## What this exercise asks:
1/ From the article below on the Dubbo cancer centre campaign, reproduce the passage starting at "Cobar residents Karen" and ending at "in the west.".
2/ Answer these from the article below on the Dubbo cancer centre campaign:
(a) For how long have Karen and Shane been travelling to Dubbo each week?
(b) In which town will Karen need to live during her radiation treatment?
(c) How many visits did the Facebook campaign get in its first three weeks?

[[ Reading passage, beginning ]]

Cobar residents Karen and Shane Haddy have thrown their support behind the push to have a Cancer Centre in Dubbo.
After having been diagnosed with Stage 3 breast cancer last September, Karen and husband Shane know first hand what’s involved in having cancer treatment for people who live in the west.
The couple have been travelling to Dubbo each week for the past six months for Karen’s chemotherapy sessions and when she starts her radiation, they’ll need to go to Orange.
“Radiation is Monday to Friday, it might only be a 10 or 15 minute visit but it’s every day for six weeks. I’ve got to go and live in Orange for six weeks, I can’t just come back and forwards,” she said.
She said if there was a Cancer Centre in Dubbo that offered radiation, palliative care and all sorts of cancer specialists, it would not only benefit her but many other people in Western NSW who have been diagnosed with cancer.
Karen and Shane have joined up to support a social media campaign organised by Lyn Smith from the Rotary Club of West Dubbo and Frances Peters-Little from the non-for-profit Jimmy Little Foundation.
Lyn said after hearing a talk last year from medial oncologist Dr Florian Honeyball from Dubbo Base Hospital they were prompted to start raising funds for a PET-CT scanner.
“But it sort of got a bit broader,” Lyn said.
After having organised coverage through newspapers and radio, Lyn said they decided to widen their audience and started a Facebook Cancer Centre for Dubbo campaign.
“In only three weeks, we’ve had over 88,000 visits and 6,500 likes,” Lyn said.
She said they have had comments and ‘selfies’ from people in Dubbo, Sydney, Narromine, Wellington, Coonabarabran, Cobar, Gilgandra and Coonamble.

[[ Reading passage, end ]]
[[ Supplied information, beginning ]]

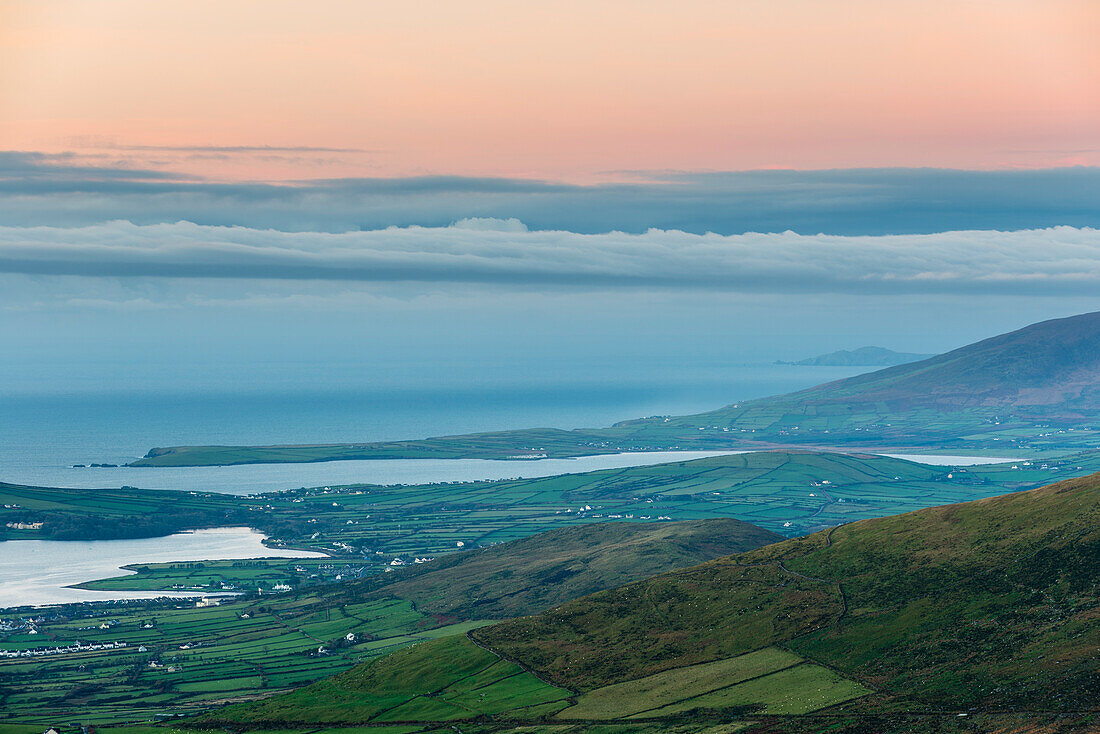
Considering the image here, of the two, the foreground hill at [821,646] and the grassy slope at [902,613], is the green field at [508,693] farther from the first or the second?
the grassy slope at [902,613]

[[ Supplied information, end ]]

## Task responses:
1/
Cobar residents Karen and Shane Haddy have thrown their support behind the push to have a Cancer Centre in Dubbo.
After having been diagnosed with Stage 3 breast cancer last September, Karen and husband Shane know first hand what’s involved in having cancer treatment for people who live in the west.

2/
(a) Six months
(b) Orange
(c) Over 88,000